Most people who use social media will have been blocked by someone, whether they’re aware of it or not. It could be that they’ve been blocked because of a conflict of values, or perhaps just down to associating with someone at the heart of a wider blocking web.
I have been blocked three times, of which I’m aware of, though I’d hazard a guess there may have been more. All three of these occasions followed the blockers sending http://motionledtechnology.com/wp-includes/sitemaps me a nasty message – presumably in fear that I might respond, or point out that they’d been unkind. I feel that this is probably quite common, and that people who choose to send cruel messages don’t want to face consequences for their actions. Blocking and unblocking the people they’re harassing is an easy way of controlling contact and avoiding repercussions or responses.
Ultimately, those three times where I was blocked didn’t affect me too much. They were a bit bemusing, sure, but, as I didn’t want these people to contact me anyway, being blocked didn’t make too much of a difference to my existence. The only slight concern I had was that I’d been blocked so that I couldn’t see any public messages they may have been sharing about me, but ultimately there wasn’t anything I could do so I quickly moved on. If I have been blocked by anyone else, I’m completely unaware so I’d question the purpose of it in the first place!
When to use a “soft block”
Something I love about Twitter is the ability to mute people. Muting is a function I’ve used a lot, mainly due to Twitter’s habit of constantly promoting specific accounts to you until you follow them. Most of these end up on my mute list so I don’t have to see them – it essentially encourages me to anti-follow! Among this diverse list are authors, mental health activists, an awful blogger who sent me some pretty nasty tweets and James Charles – I didn’t want to block any of these people, but muting them was the only way to stop seeing their content endlessly appear on my feed (thanks Twitter…). I’ve also muted people who are posting heaps of spoilers for TV shows I’m in the middle of, then unmute them at the end. Users won’t be aware that you’ve muted them and will still be able to see your Tweets as normal, so only use this function when http://marinersfreehouse.co.uk/category/drinks/ you don’t want to see http://frescohealth.com/product/alkaline-water-machine/?add-to-cart=26048 them,
My Instagram is currently private as I was trying to control who was following me without blocking too many people. What is useful about Instagram is the way you must approve messages from people you don’t follow, and that you can decline messages like this before opening them. I’ve declined many message requests I knew would be abusive, enabling me to go about my day not knowing what insults they were trying to hurl at me! It’s also possible to block people from seeing your story, or to remove them as a follower (which is most useful for if you have a private account they already follow).
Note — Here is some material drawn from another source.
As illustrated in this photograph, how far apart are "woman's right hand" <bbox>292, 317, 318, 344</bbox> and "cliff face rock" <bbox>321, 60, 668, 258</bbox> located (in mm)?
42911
It’s worth remembering that even when you block a user, if your account is public then they will be able to log out and see your content. Anyone I have blocked on Twitter can see what I’m writing on my public profile, but they’re limited when it comes to contacting me, unless they set up a new account. I think this puts them in a difficult position though, as it’s hard to convince yourself you’re in the right when you’re creating fake accounts to send negative messages!
Blocking users who are using the platform to be cruel or use information inappropriately is fair and valid, and there shouldn’t be any shame in doing so. That said, many people react poorly to being blocked and it can cause anger and upset that may make a situation much worse than it already is. For this reason, consider restricting access to your information by making your account private, or removing them as a friend or follower (though this can also cause upset). If the harassment is ongoing or you don’t need to have contact with this person in reality, go ahead and burn that bridge!
As a final point, I would caution against being the user who blocks others in order to send messages without getting a response, or to use your platform behind the other person’s back. You will not come across the hero, and the truth generally gets out in the end.